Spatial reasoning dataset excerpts

----------------------------------------

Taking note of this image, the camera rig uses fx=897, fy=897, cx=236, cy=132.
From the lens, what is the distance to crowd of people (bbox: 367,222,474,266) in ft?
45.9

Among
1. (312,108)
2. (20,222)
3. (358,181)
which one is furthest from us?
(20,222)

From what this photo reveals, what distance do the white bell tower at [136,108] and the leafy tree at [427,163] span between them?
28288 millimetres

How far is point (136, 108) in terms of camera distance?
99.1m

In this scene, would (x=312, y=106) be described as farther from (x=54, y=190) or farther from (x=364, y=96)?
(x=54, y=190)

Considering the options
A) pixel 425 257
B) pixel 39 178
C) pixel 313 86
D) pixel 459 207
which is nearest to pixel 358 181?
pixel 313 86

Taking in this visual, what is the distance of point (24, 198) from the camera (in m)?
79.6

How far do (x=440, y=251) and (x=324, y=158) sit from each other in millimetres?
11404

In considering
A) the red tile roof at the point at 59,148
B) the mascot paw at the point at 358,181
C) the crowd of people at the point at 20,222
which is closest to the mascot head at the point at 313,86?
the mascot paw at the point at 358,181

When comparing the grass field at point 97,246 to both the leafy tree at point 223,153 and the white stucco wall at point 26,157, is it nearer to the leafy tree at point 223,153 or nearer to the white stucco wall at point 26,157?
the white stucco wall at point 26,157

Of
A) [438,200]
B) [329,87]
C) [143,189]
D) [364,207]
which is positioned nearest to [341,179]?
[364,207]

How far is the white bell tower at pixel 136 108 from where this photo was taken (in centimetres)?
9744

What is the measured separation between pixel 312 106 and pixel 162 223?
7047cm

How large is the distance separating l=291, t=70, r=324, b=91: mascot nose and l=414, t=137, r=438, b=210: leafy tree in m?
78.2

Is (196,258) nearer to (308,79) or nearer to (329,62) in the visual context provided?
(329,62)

----------------------------------------

#### TASK TO CARRY OUT
Retype the material above, line by line, exactly.

#### RESULT FOR THIS TASK
Taking note of this image, the camera rig uses fx=897, fy=897, cx=236, cy=132.
From the lens, what is the distance to crowd of people (bbox: 367,222,474,266) in ft?
45.9

Among
1. (312,108)
2. (20,222)
3. (358,181)
which one is furthest from us?
(20,222)

From what this photo reveals, what distance do the white bell tower at [136,108] and the leafy tree at [427,163] span between them?
28288 millimetres

How far is point (136, 108) in terms of camera distance?
99.1m

In this scene, would (x=312, y=106) be described as farther from (x=54, y=190) or farther from (x=364, y=96)?
(x=54, y=190)

Considering the options
A) pixel 425 257
B) pixel 39 178
C) pixel 313 86
D) pixel 459 207
which is nearest to pixel 358 181?
pixel 313 86

Taking in this visual, what is the distance of point (24, 198) from the camera (in m)?
79.6

How far do (x=440, y=251) and (x=324, y=158) sit from each other in millimetres?
11404

In considering
A) the red tile roof at the point at 59,148
B) the mascot paw at the point at 358,181
C) the crowd of people at the point at 20,222
which is closest to the mascot head at the point at 313,86?
the mascot paw at the point at 358,181

When comparing the grass field at point 97,246 to both the leafy tree at point 223,153 and the white stucco wall at point 26,157, is it nearer to the leafy tree at point 223,153 or nearer to the white stucco wall at point 26,157?
the white stucco wall at point 26,157

Of
A) [438,200]
B) [329,87]
C) [143,189]
D) [364,207]
which is positioned nearest to [341,179]?
[364,207]

How far is the white bell tower at pixel 136 108 from where this photo was taken (in centimetres)?
9744

What is the measured separation between pixel 312 106 and pixel 162 223?
7047cm

How large is the distance separating l=291, t=70, r=324, b=91: mascot nose and l=414, t=137, r=438, b=210: leafy tree in m?
78.2

Is (196,258) nearer to (308,79) or nearer to (329,62) in the visual context provided?
(329,62)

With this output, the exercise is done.